Pernyataan Baru Putin soal Nuklir Rusia, Perang Nuklir Nyata?

Jakarta, ²©²ÊÍøÕ¾ - Presiden Rusia Vladimir Putin memberi pernyataan terbaru soal nuklir. Ini terjadi dalam pidato menandai hari libur "Pembela Tanah Air", di negeri itu, Kamis (23/2/2023).
Ia mengatakan akan terus berfokus pada peningkatan kekuatan nuklirnya. Hal ini terjadi saat eskalasi antara Moskow dan Barat semakin memanas akibat perang besar-besaran yang berlangsung selama setahun antara Rusia dengan Ukraina.
Dirinya juga mengatakan Rusia akan terus melengkapi angkatan bersenjatanya dengan peralatan canggih. Ia juga memaparkan beberapa rudal nuklir Rusia yang baru dan yang telah dikembangkan.
"Seperti sebelumnya, kami akan meningkatkan perhatian untuk memperkuat triad nuklir," katanya dikutip Reuters.
"Kami akan melanjutkan produksi massal sistem Kinzhal hipersonik berbasis udara dan akan memulai pasokan massal rudal hipersonik Zirkon berbasis laut," tambahnya.
Pernyataan ini sendiri dibuatnya sesaat setelah Moskow membekukan perjanjian pengurangan senjata nuklir START dengan Amerika Serikat (AS). Putin menyebut hal ini terpaksa dilakukan lantaran Washington yang terus membantu Ukraina dengan senjata dan bersama sekutunya menjatuhkan deretan sanksi ekonomi pada Rusia.
"Saya terpaksa mengumumkan hari ini bahwa Rusia menangguhkan keikutsertaannya dalam perjanjian senjata ofensif strategis," katanya Selasa lalu.

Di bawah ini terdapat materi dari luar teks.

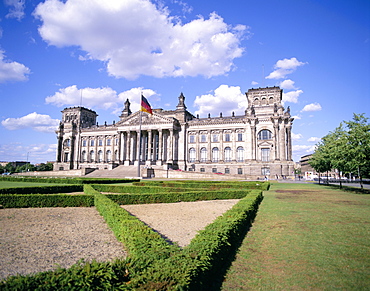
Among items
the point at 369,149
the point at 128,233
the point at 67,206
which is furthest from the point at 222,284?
the point at 369,149

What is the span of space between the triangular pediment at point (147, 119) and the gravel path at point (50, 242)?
59.3 m

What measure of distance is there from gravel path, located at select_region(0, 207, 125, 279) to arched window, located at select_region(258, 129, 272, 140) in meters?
58.3

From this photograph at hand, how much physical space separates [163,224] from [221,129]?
60.7 m

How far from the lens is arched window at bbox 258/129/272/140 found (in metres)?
65.3

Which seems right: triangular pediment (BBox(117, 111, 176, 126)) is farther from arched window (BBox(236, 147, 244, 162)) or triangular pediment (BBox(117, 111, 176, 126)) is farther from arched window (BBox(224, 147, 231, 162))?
arched window (BBox(236, 147, 244, 162))

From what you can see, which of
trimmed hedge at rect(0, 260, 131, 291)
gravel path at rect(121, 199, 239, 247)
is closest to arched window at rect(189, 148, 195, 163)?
gravel path at rect(121, 199, 239, 247)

Rusia dan AS memang diketahui memiliki 90% senjata nuklir dunia. Di sisi lain, perjanjian START ditandatangani keduanya di Praha pada 2010 lalu.
Sejauh ini, belum diketahui implikasi langsung dari eskalasi nuklir yang terjadi di antara Barat dan Rusia. Juru Bicara Departemen Luar Negeri AS Ned Prince mengatakan 'tidak jelas' apakah langkah Putin untuk menangguhkan partisipasi Rusia dalam perjanjian nuklir START Baru akan memiliki 'dampak praktis'.
"Kami belum melihat alasan untuk mengubah postur nuklir kami, postur strategis kami dulu," kata Price kepada CNN International.
Wartawan Al Jazeera James Bays mengatakan bahwa pengumuman Rusia mungkin ditujukan untuk khalayak internasional. Menurutnya, pengumuman ini akan memecah dukungan internasional.
"Itulah perbedaan yang berpotensi dieksploitasi oleh Putin dalam pidatonya," katanya.
Sebagian ahli percaya Rusia sebenarnya tidak akan meninggalkan perjanjian tersebut. Beberapa memprediksi tak akan ada peningkatan senjata nuklir dari Negeri Beruang Putih.
"Menangguhkan perjanjian tidak sama dengan meninggalkan perjanjian; Saya berasumsi tidak akan ada penumpukan Rusia di atas batas perjanjian," kata Andrey Baklitskiy dari Institut Riset Perlucutan Senjata PBB di Twitter.
"Tetapi akan ada lebih sedikit peluang untuk memverifikasi ini (hanya sarana teknis nasional), jadi kepatuhan akan diperdebatkan," tambahnya.
Sementara itu, perang besar-besaran Rusia-Ukraina masih terus berlangsung meski telah memasuki hampir satu tahun. Pada 24 Februari 2022 lalu, Putin memerintahkan pasukannya untuk masuk dan merebut beberapa wilayah di Timur Ukraina.
Dalam pidatonya setahun lalu itu, Putin menyatakan serangan itu sebagai 'operasi militer'. Ia berdalih adanya operasi ini dilakukan untuk membebaskan masyarakat komunitas Rusia di wilayah itu dari kelompok ultranasionalis yang dibeking Kyiv serta memaksa Ukraina untuk tidak bergabung ke NATO.